Tendências identificadas para o jornalismo (Flores, 2019) já apontam há algum tempo esse estresse informacional do público, especialmente pelo ruído fomentado pelas plataformas sociais.

(Cappra, 2019)

Já no final da década de 1990, David Lewis cunhou o termo infoxication em Information Overload — Practical Strategies for Surviving in Today’s Workplace (1999) que delimita a ideia de "intoxicação" por consumo excessivo de informação. Essa visada sobre o termo vem sendo recuperada em pesquisas que procuram entender o volume de conteúdo que temos disponível e onipresente (Cappra, 2019).
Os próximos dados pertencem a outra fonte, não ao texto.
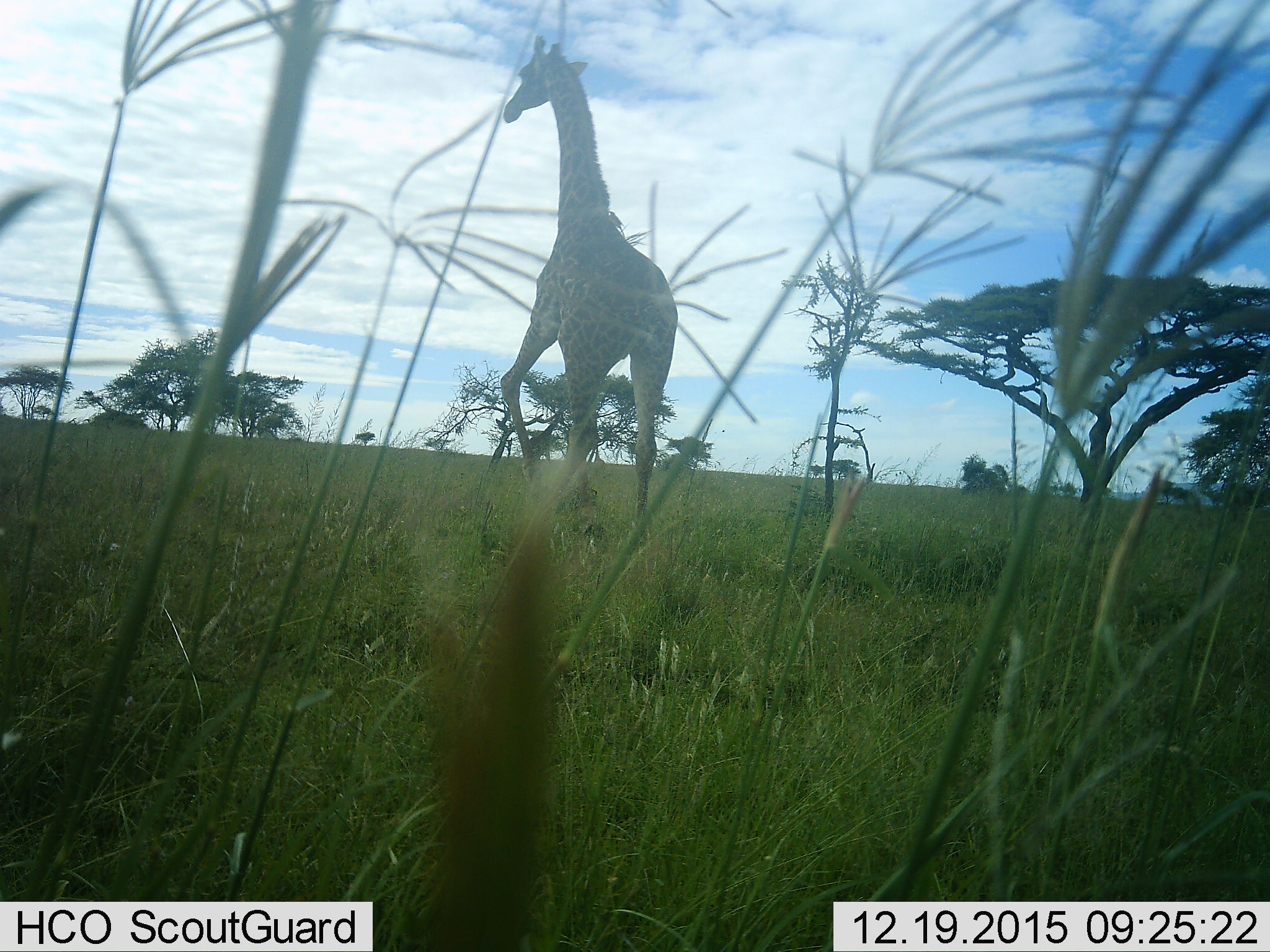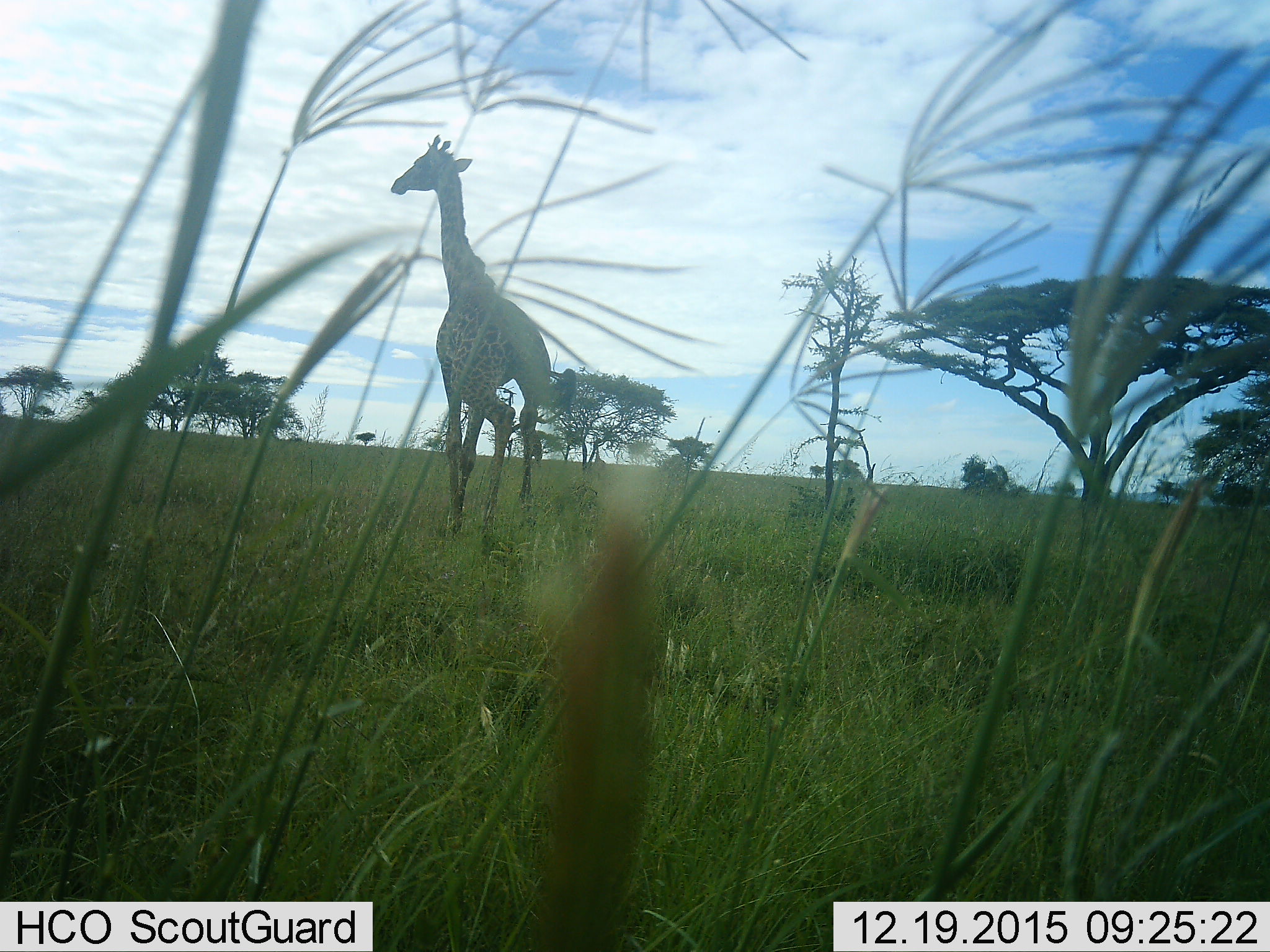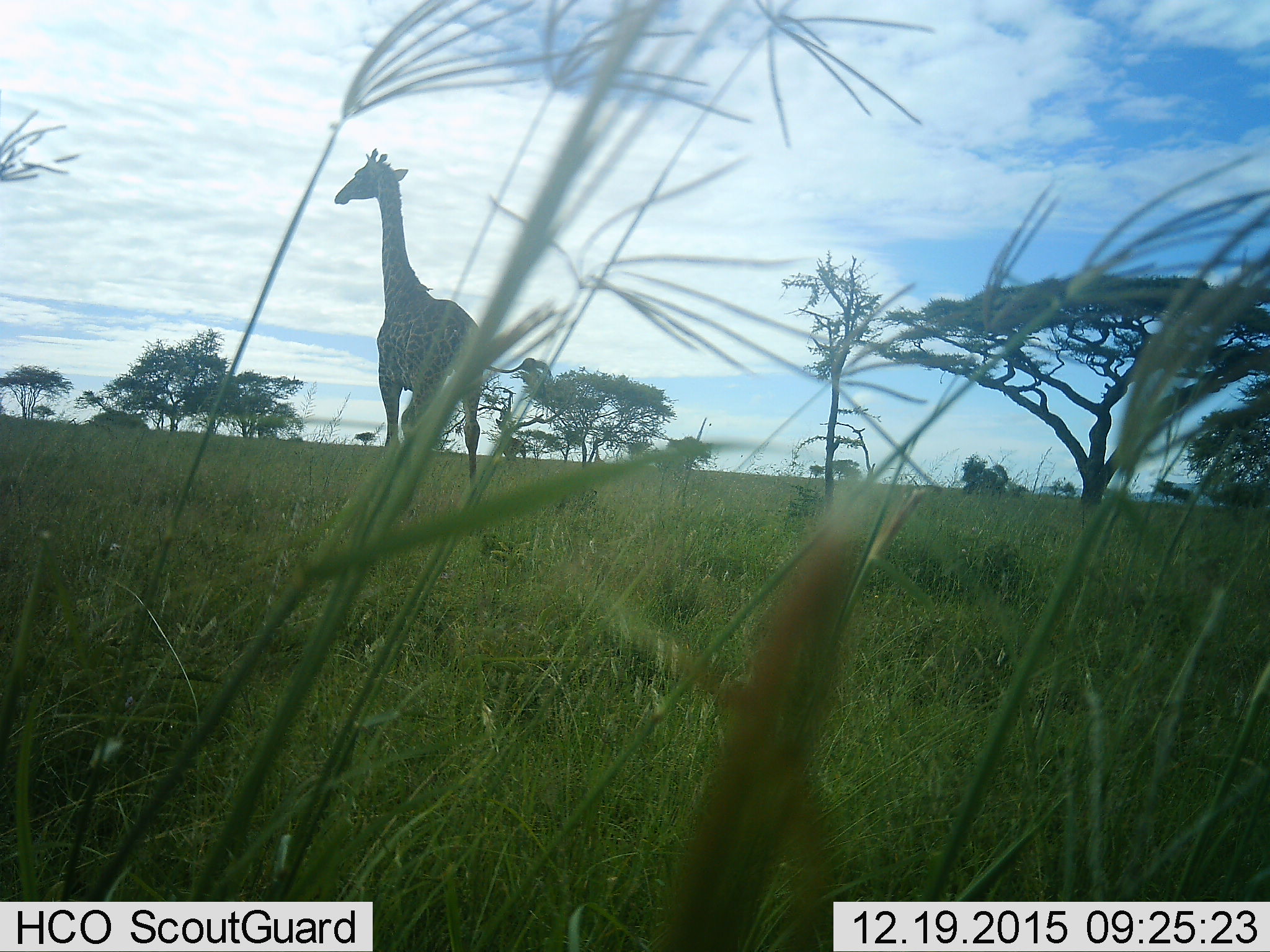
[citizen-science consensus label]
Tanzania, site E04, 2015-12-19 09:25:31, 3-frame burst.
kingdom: Animalia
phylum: Chordata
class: Mammalia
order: Artiodactyla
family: Giraffidae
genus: Giraffa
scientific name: Giraffa camelopardalis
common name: giraffe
Giraffe (Giraffa camelopardalis), count 1. Behavior (volunteer vote fractions): standing 35%, resting 0%, moving 65%, interacting 0%. Young present (vote fraction): 5%. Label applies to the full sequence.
Em 2017, o dossiê da Reuters Institute for the Study of Journalism (RISJ) identificou pela primeira vez na pesquisa realizada com mais de 70 mil participantes, em 36 países, um padrão de comportamento ativo nomeado de News Avoidance (algo como evitar notícias ou esquivar-se do noticiário).

(RISJ, 2017)

É imprescindível considerar o processo de plataformização (Van Dijck, Poell & De Waal, 2018) e as relações cada vez mais imbricadas do jornalismo com as plataformas sociais. Google, Amazon, Facebook, Apple e Microsoft (GAFAM), entre muitos outros, não exercem apenas um canal de distribuição, como se acreditava na primeira fase do jornalismo associado a mídias sociais. Já é muito claro que as plataformas determinam o que o público vê, quem é remunerado pela audiência, qual formato e gênero de jornalismo que emplacam (Bell & Owen, 2017). Nesses ambientes digitais, o armamento da informação (weaponization of information), fiel aliado da desinformação, vem dando fins perversos ao conteúdo informativo, muitas vezes ao se apropriar de linguagens e estruturas do jornalismo para divulgar dados unilaterais, falsos ou fora de contexto.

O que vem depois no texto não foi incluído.